Records provided Start Marker

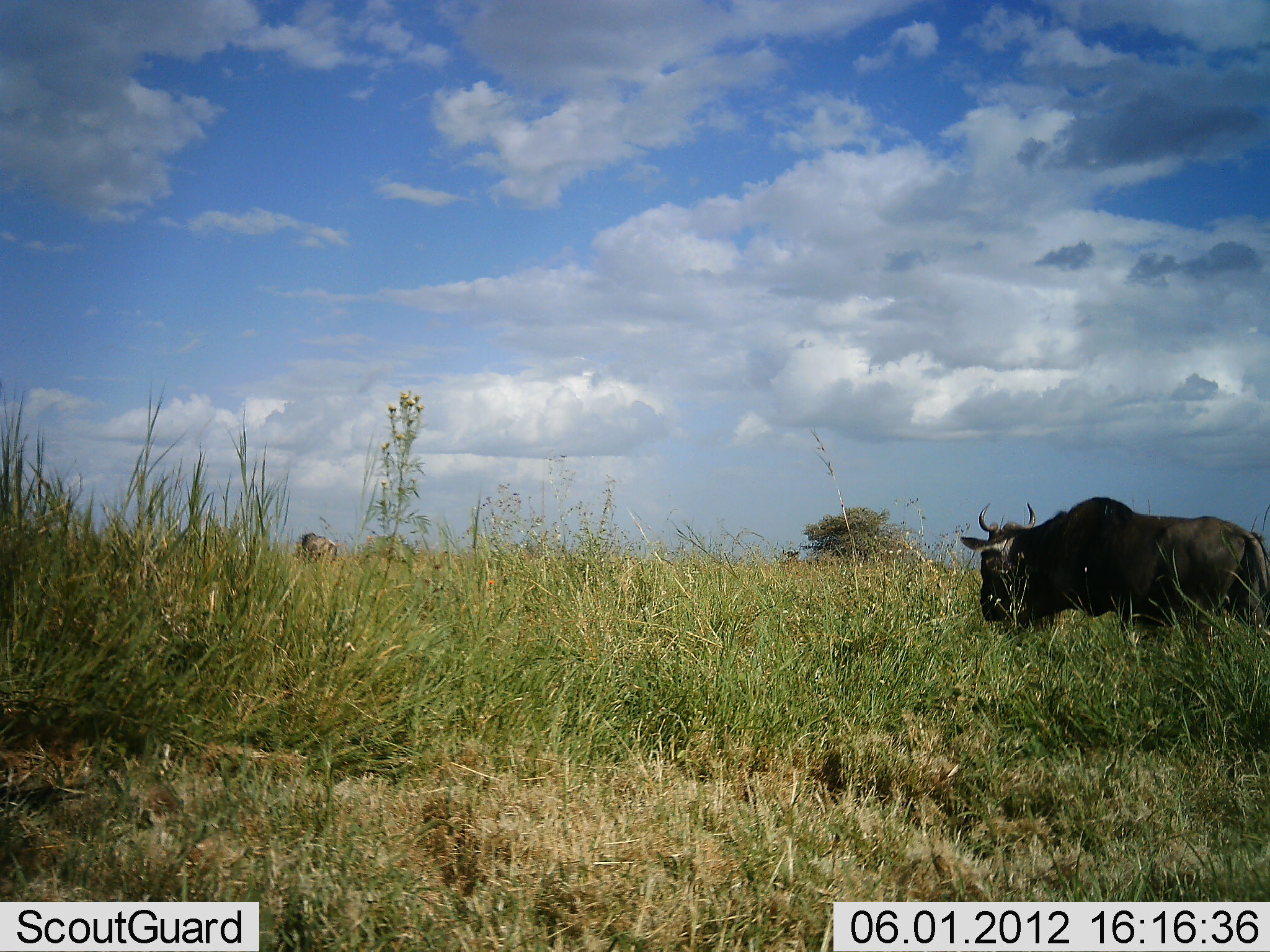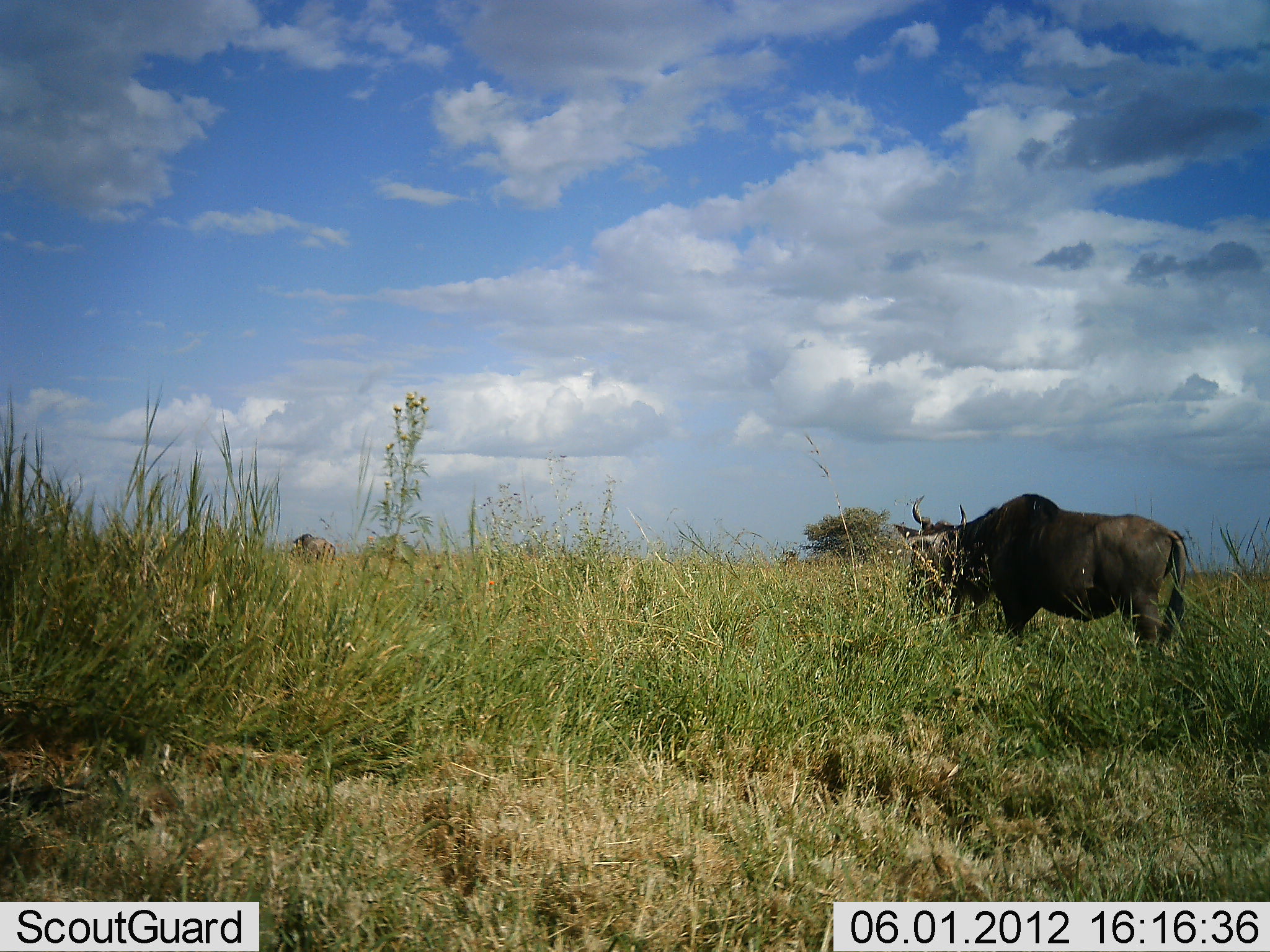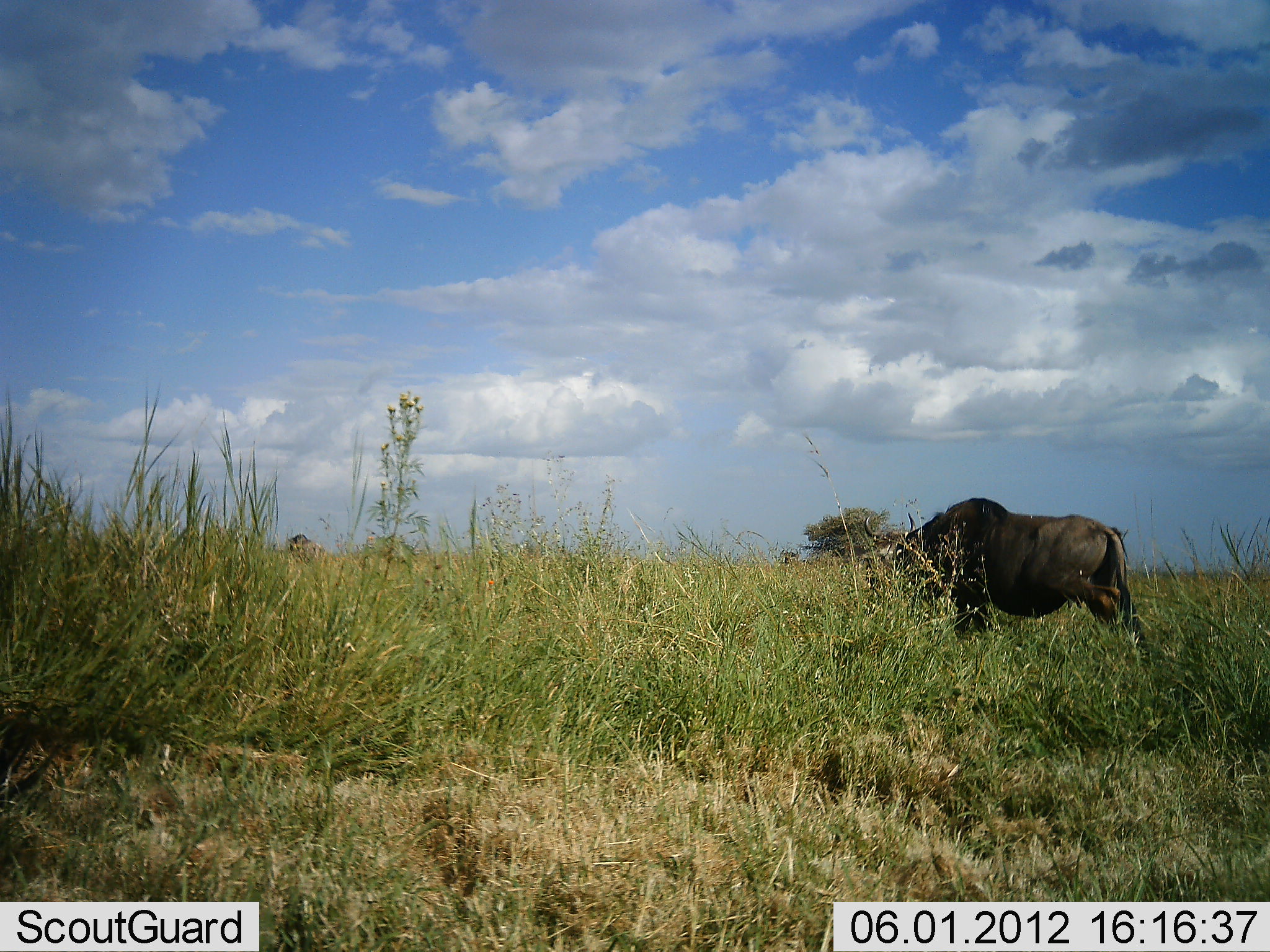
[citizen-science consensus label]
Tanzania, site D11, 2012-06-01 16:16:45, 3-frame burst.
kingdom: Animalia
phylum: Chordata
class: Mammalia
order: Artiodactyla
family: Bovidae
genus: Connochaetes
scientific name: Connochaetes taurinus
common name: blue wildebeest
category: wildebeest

Records provided End Marker

When repeating the listing, keep each line exact and exclude the pictures.

[citizen-science consensus label]
Tanzania, site D11, 2012-06-01 16:16:45, 3-frame burst.
kingdom: Animalia
phylum: Chordata
class: Mammalia
order: Artiodactyla
family: Bovidae
genus: Connochaetes
scientific name: Connochaetes taurinus
common name: blue wildebeest
category: wildebeest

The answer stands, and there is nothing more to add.